I slept fitfully. My body couldn't decide which temperature it wanted to maintain. One minute, I was throwing off layers and layers of clothing, and the other, I was crawling around on the floor, shivering as I tried to find them again. I didn't know where Edward was, and it was making me scared.

I climbed back into bed, exhausted once again and looked at the faint green glow that was my clock. It read 2.31am. Edward had been gone for seven hours. I was scared and alone. My head was pounding and I cringed from the pain that ensued every time one of Charlie's snores resonated throughout the tiny house.

Grabbing as many clothes and blankets as I could, I made my way downstairs. My head hurt too much to read and I didn't want to disturb Charlie's slumber. I created myself a nest on the couch before turning on the television. I flicked through the channels, before finally finding some mundane cooking show.

After three hours, I finally seemed to fall back asleep. My body was drained from the sickness that ravaged my body, and my mind was exhausted from the constant stress of Edward's return. I really wanted, no, neededhim. Every cell in my body was yearning for him. The thought of his return sped up my erratic heartbeat.

I dreamt of Edward, as usual. However, instead of my dreams being pleasant and calming, they were torturously painful and horrendous.

I stood on the edge of our meadow, my eyes adjusting to the bright sunlight that flooded around me.

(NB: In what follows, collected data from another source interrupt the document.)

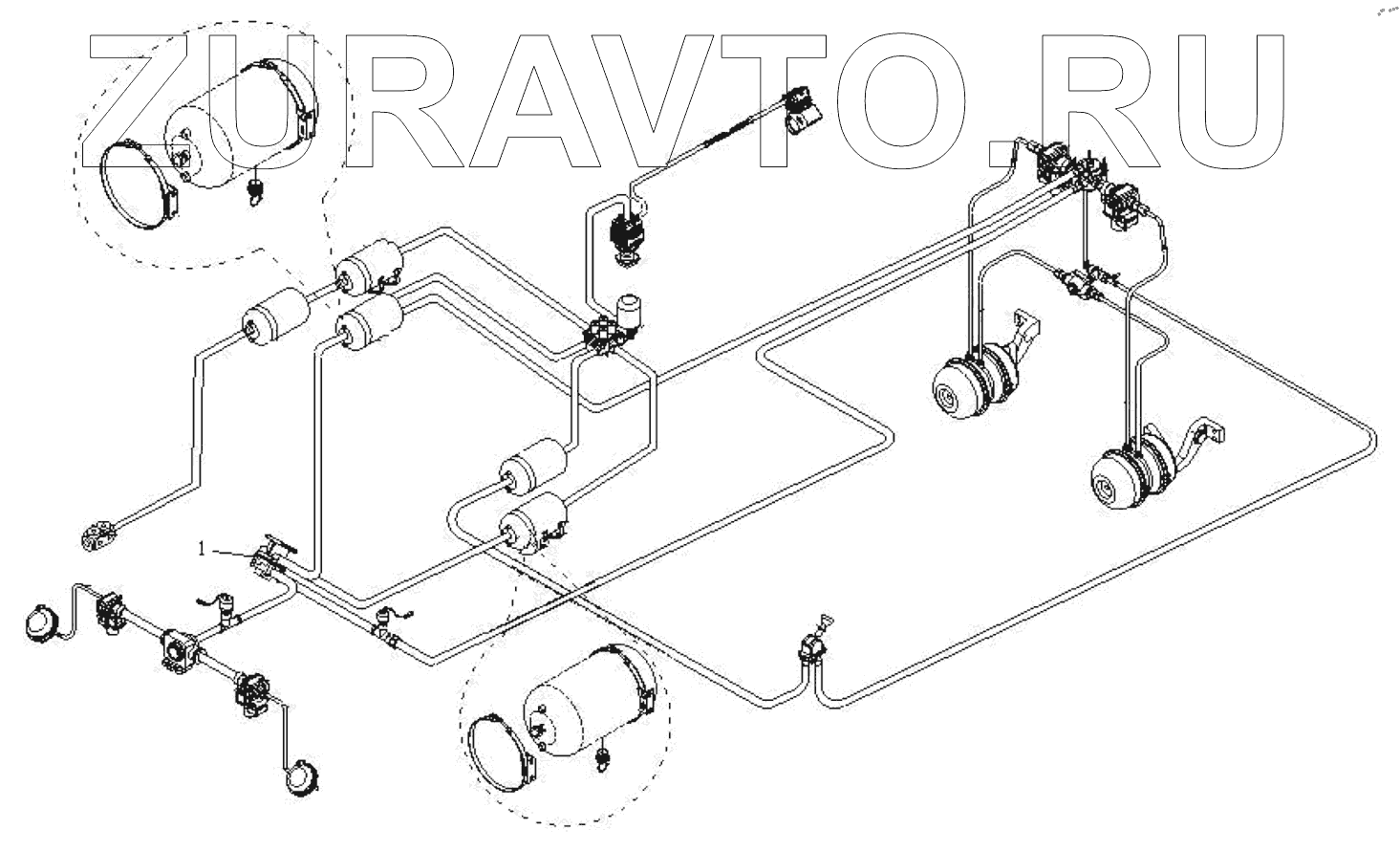 ZURAVTO.RU

1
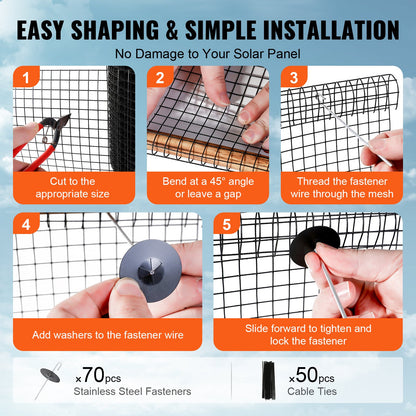 EASY SHAPING & SIMPLE INSTALLATION

No Damage to Your Solar Panel

1
Cut to the appropriate size

2
Bend at a 45° angle or leave a gap

3
Thread the fastener wire through the mesh

4
Add washers to the fastener wire

5
Slide forward to tighten and lock the fastener

×70pcs
Stainless Steel Fasteners

×50pcs
Cable Ties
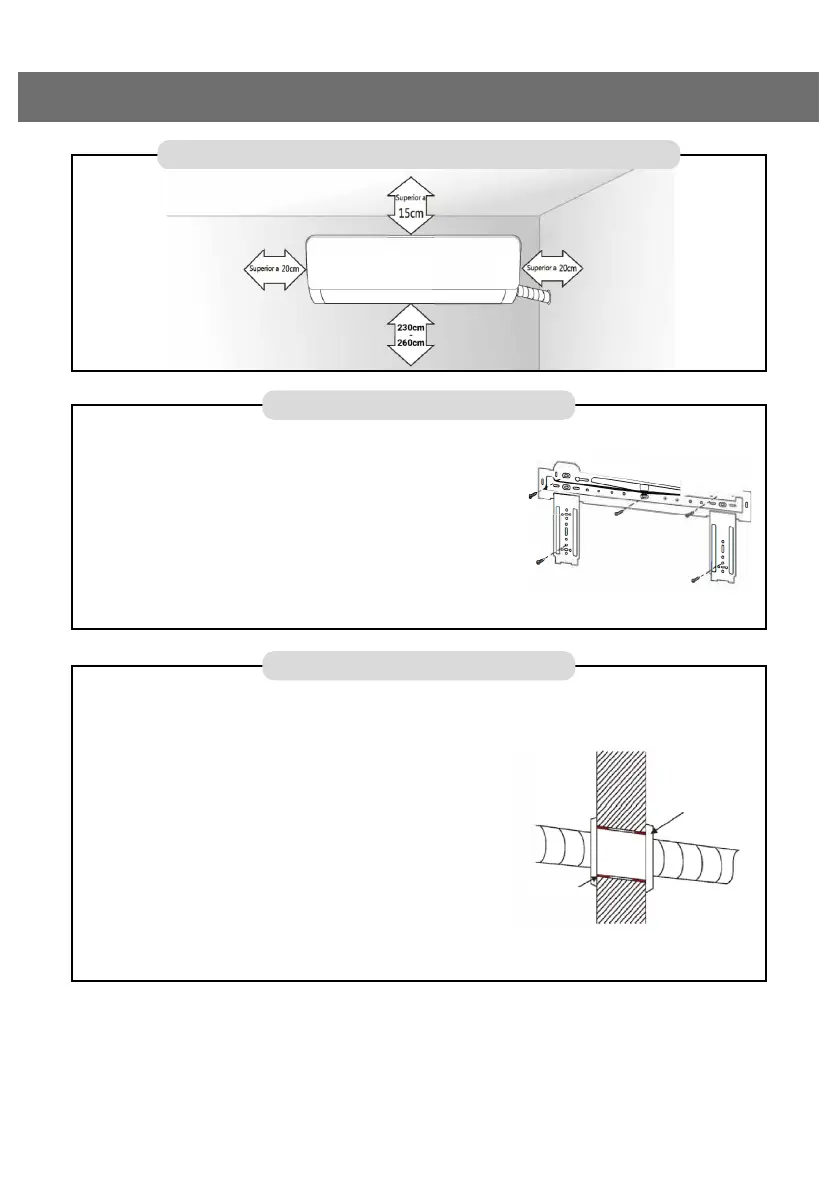 Superior a
15cm

Superior a 20cm

Superior a 20cm

230cm
-
260cm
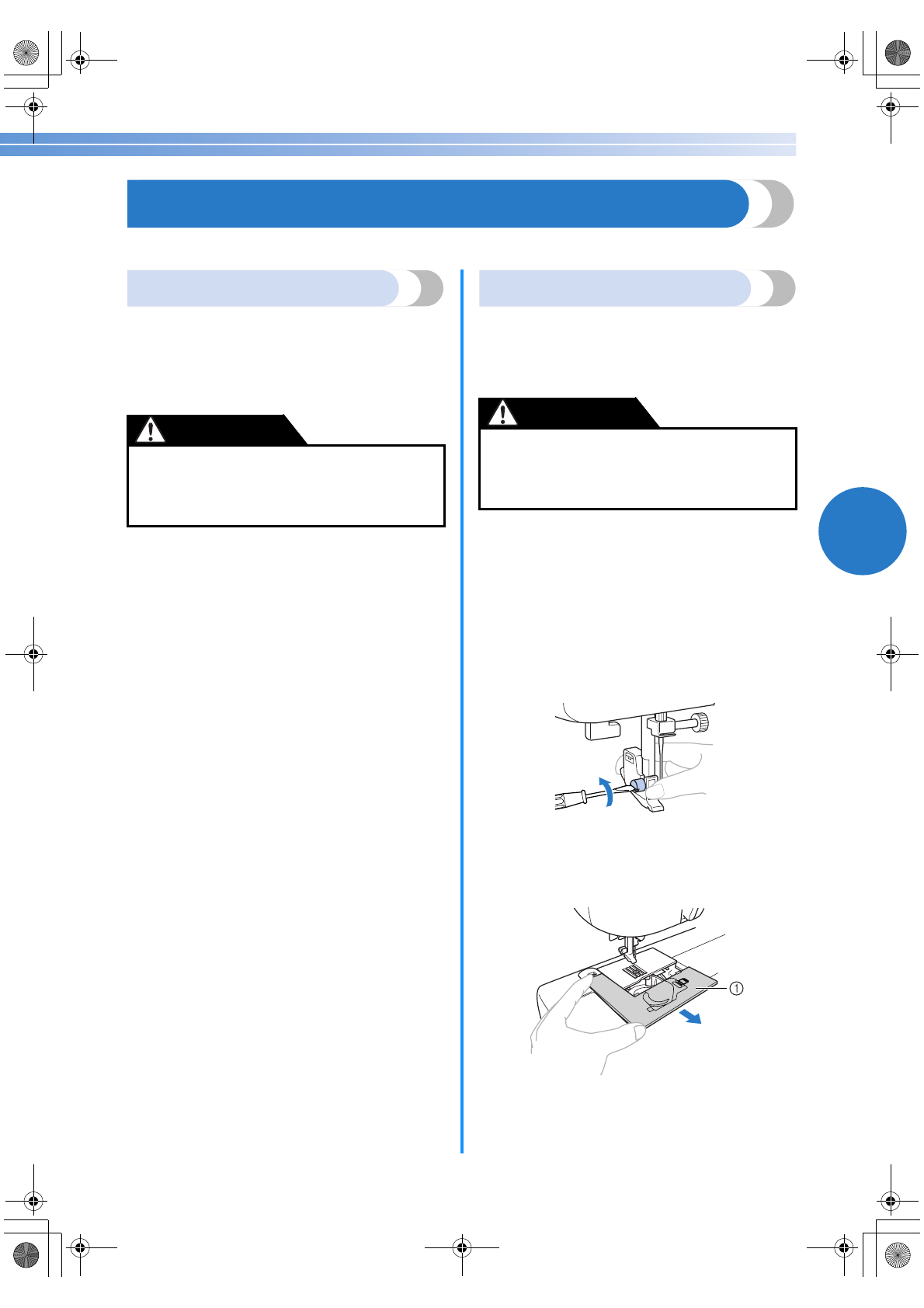 ①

I stepped into the sun filled clearing, hoping to see my skin sparkle like Edward's did in the sun. Looking down, I saw only a wrinkled arm, with a horny, curled hand attached. My head snapped up – my eyes craning to see Edward's glorious form. Instead, I saw nothing. I started to run, but my unsteady (and old) feet only took me a few steps before I found myself sprawled on the ground. I started to cry – where was my angel?

'Edward? Edward! No, no, no, no, no!', i screamed, inconsolable. Where was everybody? Where was he

i woke up with a jolt and looked around me. I was huddled inside my nest of blankets and pillows, and curled up in a foetal position. Tears were streaming down my face and my arms were wrapped around my middle, as they had been for the five months that Edward had been gone. I gulped – Edward.